_RECORD EXCERPTS_
:::::
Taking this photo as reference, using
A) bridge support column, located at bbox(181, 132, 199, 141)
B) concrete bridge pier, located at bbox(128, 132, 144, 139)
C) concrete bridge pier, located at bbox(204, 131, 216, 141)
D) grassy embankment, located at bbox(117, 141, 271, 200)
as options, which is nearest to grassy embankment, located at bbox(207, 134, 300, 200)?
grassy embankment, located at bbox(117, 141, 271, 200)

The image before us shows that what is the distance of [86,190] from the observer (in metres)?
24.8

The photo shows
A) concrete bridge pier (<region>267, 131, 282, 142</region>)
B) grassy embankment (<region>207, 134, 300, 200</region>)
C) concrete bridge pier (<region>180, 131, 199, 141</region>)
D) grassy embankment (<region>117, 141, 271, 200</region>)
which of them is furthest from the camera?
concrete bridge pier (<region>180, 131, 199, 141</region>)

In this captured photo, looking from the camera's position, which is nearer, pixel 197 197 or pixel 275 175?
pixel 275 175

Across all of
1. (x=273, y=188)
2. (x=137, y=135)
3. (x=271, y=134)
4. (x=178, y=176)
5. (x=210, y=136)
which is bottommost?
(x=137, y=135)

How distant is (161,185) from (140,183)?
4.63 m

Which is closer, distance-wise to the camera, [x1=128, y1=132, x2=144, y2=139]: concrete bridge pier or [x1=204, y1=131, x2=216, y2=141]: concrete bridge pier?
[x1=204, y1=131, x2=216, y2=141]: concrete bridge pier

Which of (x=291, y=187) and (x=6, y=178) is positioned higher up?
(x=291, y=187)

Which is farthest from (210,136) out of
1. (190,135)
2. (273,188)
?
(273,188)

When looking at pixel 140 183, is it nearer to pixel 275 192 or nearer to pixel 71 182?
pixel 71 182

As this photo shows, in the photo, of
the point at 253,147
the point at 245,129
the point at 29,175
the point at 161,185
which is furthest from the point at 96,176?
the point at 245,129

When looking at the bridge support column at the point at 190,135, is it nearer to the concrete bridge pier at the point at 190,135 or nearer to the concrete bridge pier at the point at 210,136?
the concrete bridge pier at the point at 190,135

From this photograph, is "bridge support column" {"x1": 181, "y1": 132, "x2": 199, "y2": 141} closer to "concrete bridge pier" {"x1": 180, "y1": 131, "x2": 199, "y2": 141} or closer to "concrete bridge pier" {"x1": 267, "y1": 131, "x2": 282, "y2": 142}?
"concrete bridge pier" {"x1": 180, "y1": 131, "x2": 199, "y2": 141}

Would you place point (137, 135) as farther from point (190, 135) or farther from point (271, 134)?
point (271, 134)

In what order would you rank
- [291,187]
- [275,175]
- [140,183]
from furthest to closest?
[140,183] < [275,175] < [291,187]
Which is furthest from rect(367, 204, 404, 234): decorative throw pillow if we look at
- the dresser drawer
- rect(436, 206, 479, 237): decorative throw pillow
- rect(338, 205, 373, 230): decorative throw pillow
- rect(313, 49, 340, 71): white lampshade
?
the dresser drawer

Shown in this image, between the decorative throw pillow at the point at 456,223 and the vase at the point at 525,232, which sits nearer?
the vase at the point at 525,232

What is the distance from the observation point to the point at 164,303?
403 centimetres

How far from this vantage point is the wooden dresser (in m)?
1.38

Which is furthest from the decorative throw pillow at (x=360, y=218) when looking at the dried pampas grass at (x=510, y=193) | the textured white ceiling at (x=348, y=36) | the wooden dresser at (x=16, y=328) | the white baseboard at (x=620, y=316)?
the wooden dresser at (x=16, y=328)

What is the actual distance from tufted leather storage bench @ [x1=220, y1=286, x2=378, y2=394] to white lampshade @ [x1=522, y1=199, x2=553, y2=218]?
:::::
_SET PROBLEM_
Could you rewrite the stretch from the row containing "Shown in this" through the last row, changing "decorative throw pillow" to "accent cushion" and leaving everything else as it is?

_PROBLEM SOLUTION_
Shown in this image, between the accent cushion at the point at 456,223 and the vase at the point at 525,232, which sits nearer?
the vase at the point at 525,232

What is the distance from the observation point to the point at 164,303?
403 centimetres

How far from this vantage point is the wooden dresser (in m)?
1.38

Which is furthest from the accent cushion at (x=360, y=218) when looking at the dried pampas grass at (x=510, y=193) | the textured white ceiling at (x=348, y=36) | the wooden dresser at (x=16, y=328) | the white baseboard at (x=620, y=316)?
the wooden dresser at (x=16, y=328)

What is the actual distance from tufted leather storage bench @ [x1=220, y1=286, x2=378, y2=394] to white lampshade @ [x1=522, y1=199, x2=553, y2=218]?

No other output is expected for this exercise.